Tragic mom Jennifer Schlecht, 42, was mourned Thursday by her colleagues at Family Planning 2020, a group that advocates for reproductive healthcare for women and girls throughout Africa and Southeast Asia.
The colleagues are “utterly devastated,” FOP2020 Executive Director Beth Schlachter said in a statement.
“Jennifer Schlecht devoted her entire career to ensuring that women and girls in crisis situations have access to the best medical care possible including family planning and other reproductive health care,” the statement read.
“She was a leader in the field of family planning and humanitarian response, and chose to work from New York so she could have more time with her darling daughter,” the statement read. “She delighted in telling us about her daughter’s first day of kindergarten and the clothes she picked out all by herself.”

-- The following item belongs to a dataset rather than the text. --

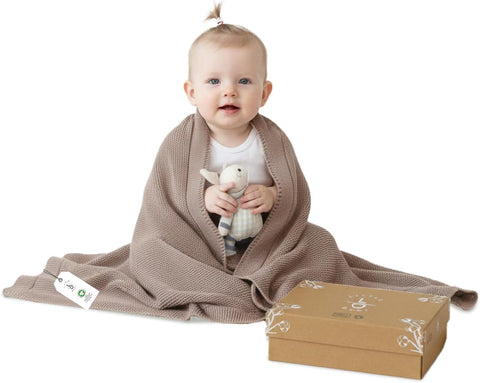 Organic Cotton Baby Blanket 30x40 in, Mocha Meringue – GOTS Certified, Soft Knit Swaddle with Gift Box, Breathable Nursery Blanket for Crib & Stroller, Machine Washable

“In addition to being an adoring mother, her contribution to the lives of women and girls who are living in crisis situations has been extraordinary. That she should die under such brutal circumstances is beyond understanding.”
New York City Police Department personnel carry bags from a residential building in New York’s Harlem neighborhood, Thursday, Nov. 7, 2019. (Associated Press)
Her husband Yonathan Tedla, 46, used a silver hunting knife with a four- to five-inch blade to slash her throat with such force that she was decapitated, police said Thursday.
Tedla then turned the knife on the couple’s daughter, Abaynesh, slitting her throat before hanging himself from the girl’s bedroom door with a length of rope, sources said.
Prior to her work with Family Planning, Schlecht was a senior advisor on sexual and reproductive health for the Women’s Refugee Commission and director of HIV Supportive Services at Harlem Hospital, according to her LinkedIn account.
She was a graduate of Columbia University’s School of Social Work.